> _Görev 1_
Mahkeme kararı metninden "Emsal Mahkeme Kararı" ifadesinden başlayıp "kesinleşmiş bir karardır." ifadesi de dahil olmak üzere ilgili bölümü aynen alıntılayın.
> _Görev 2_
Mahkeme kararındaki cevaba göre davalı, araç satımı karşılığında davacıdan hangi tutarlarda iki senet aldığını söylüyor?

> _Gösterilen metin_

Emsal Mahkeme Kararı Konya Bölge Adliye Mahkemesi 6. Hukuk Dairesi 2022/1749 E. 2023/2006 K. 16.10.2023 T.

Görüntülediğiniz mahkeme kararı kesinleşmiş bir karardır.

T.C. KONYA BAM 6. HUKUK DAİRESİ
T.C.
KONYA
BÖLGE ADLİYE MAHKEMESİ
6. HUKUK DAİRESİ

DOSYA NO :
KARAR NO :

T Ü R K M İ L L E T İ A D I N A
İ S T İ N A F K A R A R I

BAŞKAN : … (…)
ÜYE : … (…)
ÜYE : … (…)
KATİP : … (…)

İNCELENEN KARARIN
MAHKEMESİ : KONYA .. ASLİYE TİCARET MAHKEMESİ
TARİHİ : 29/09/2022
NUMARASI : Esas – Karar

DAVACI : … – (T.C. Kimlik No: …)
VEKİLİ : Av. … – [

DAVALILAR
İSTİNAF EDEN : 1- … – (T.C. Kimlik No: …)
VEKİLLERİ : Av. … –
Av. … –
2- … – (T.C. Kimlik No: …)

DAVA : Menfi Tespit

İSTİNAF KARARININ
KARAR TARİHİ : 16/10/2023
YAZIM TARİHİ : 18/10/2023
Taraflar arasında görülen davada Konya .. Asliye Ticaret Mahkemesi’nin .. Esas – … Karar sayılı kararın Dairemizce incelenmesi davalı … vekili tarafından istenmiş ve istinaf dilekçesinin süresi içerisinde verildiği anlaşılmış olmakla, dosya içerisindeki dilekçe, layihalar, duruşma tutanakları ve tüm belgeler okunup, incelendikten ve üye hakimin görüşleri alındıktan sonra işin gereği görüşülüp, düşünüldü:
DAVA: Davacı vekili, davalı tarafından müvekkili aleyhine Konya .. İcra Dairesi’nin … Esas sayılı dosyası ile kambiyo senedine özgü takip başlatıldığını, tebligatın usulsüz bir şekilde muhtara yapıldığını, bu nedenle müvekkilinin yasal süresi içerisinde itirazda bulunamadığını, müvekkilinin takibe konu senetten dolayı herhangi bir borcunun bulunmadığını ileri sürerek, borçlu olmadığının tespiti ile haksız ve kötüniyetle başlatılan takip nedeniyle davalı aleyhine %20 tazminata hükmedilmesine karar verilmesini talep ve dava etmiştir.
CEVAP: Davalı …, davacıdan araç satımı karşılığında 25.000,00 TL ve 47.000,00 TL olmak üzere 2 adet senet aldığını yine başka bir araç satışından dolayı 25.000,00 TL’lik bir adet daha senet aldığını, davacının alınan 25.000,00 TL’lik senetlerden bir tanesini ödediğini diğerini ödemediğini, bunun üzerine ileri vade tarihli yeni bir senet düzenlendiğini, bu senette ödenmediğinden diğer davalı …’tan almış olduğu taşınmaz karşılığında davalıya verdiğini, davacının kötüniyetli olduğunu savunarak, davanın reddini istemiştir.

Bir veri kümesinden alıntılar:

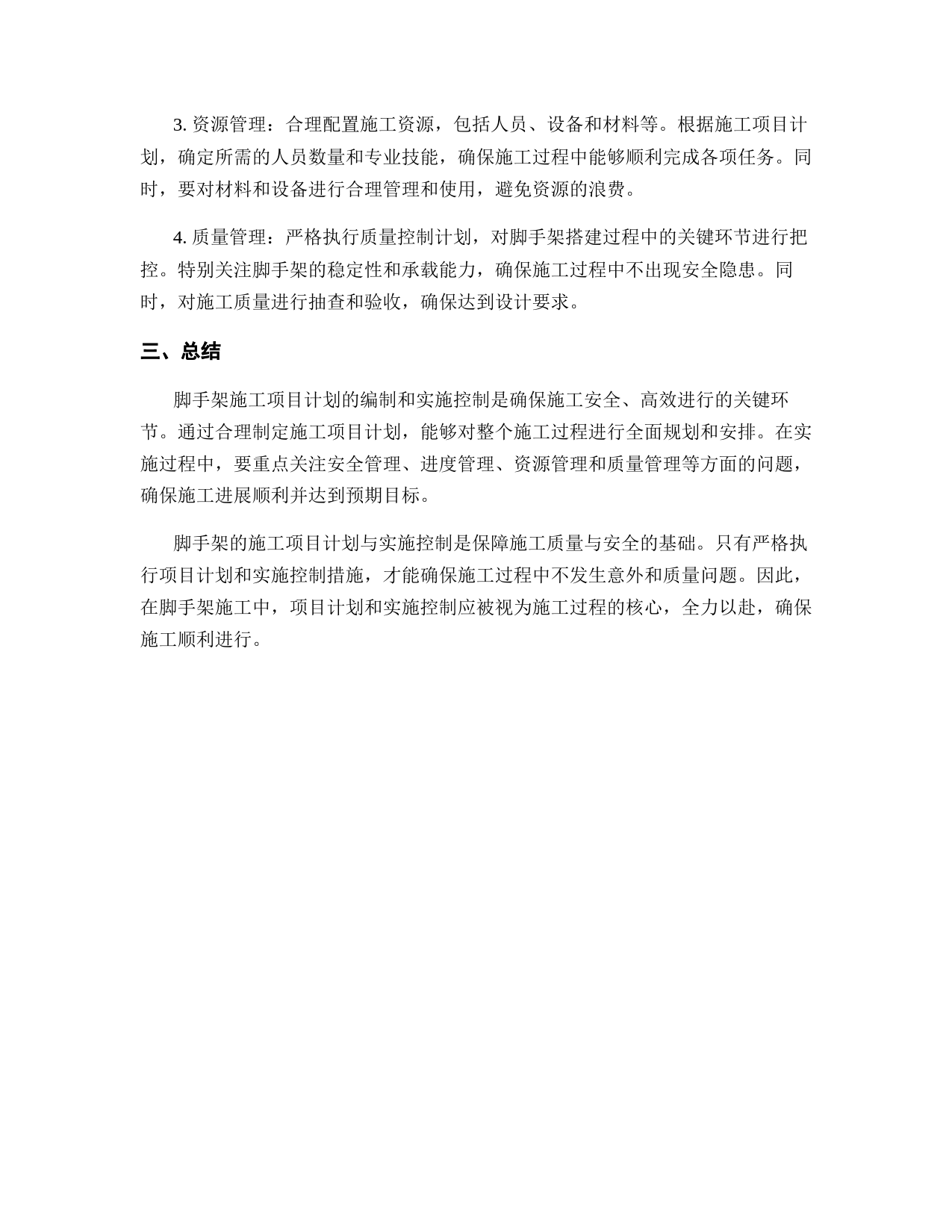 3. 资源管理：合理配置施工资源，包括人员、设备和材料等。根据施工项目计划，确定所需的人员数量和专业技能，确保施工过程中能够顺利完成各项任务。同时，要对材料和设备进行合理管理和使用，避免资源的浪费。

4. 质量管理：严格执行质量控制计划，对脚手架搭建过程中的关键环节进行把控。特别关注脚手架的稳定性和承载能力，确保施工过程中不出现安全隐患。同时，对施工质量进行抽查和验收，确保达到设计要求。

三、总结

脚手架施工项目计划的编制和实施控制是确保施工安全、高效进行的关键环节。通过合理制定施工项目计划，能够对整个施工过程进行全面规划和安排。在实施过程中，要重点关注安全管理、进度管理、资源管理和质量管理等方面的问题，确保施工进展顺利并达到预期目标。

脚手架的施工项目计划与实施控制是保障施工质量与安全的基础。只有严格执行项目计划和实施控制措施，才能确保施工过程中不发生意外和质量问题。因此，在脚手架施工中，项目计划和实施控制应被视为施工过程的核心，全力以赴，确保施工顺利进行。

> _Görev yanıtı 1_
Emsal Mahkeme Kararı Konya Bölge Adliye Mahkemesi 6. Hukuk Dairesi 2022/1749 E. 2023/2006 K. 16.10.2023 T.

Görüntülediğiniz mahkeme kararı kesinleşmiş bir karardır.

> _Görev yanıtı 2_
25.000,00 TL ve 47.000,00 TL tutarlarında.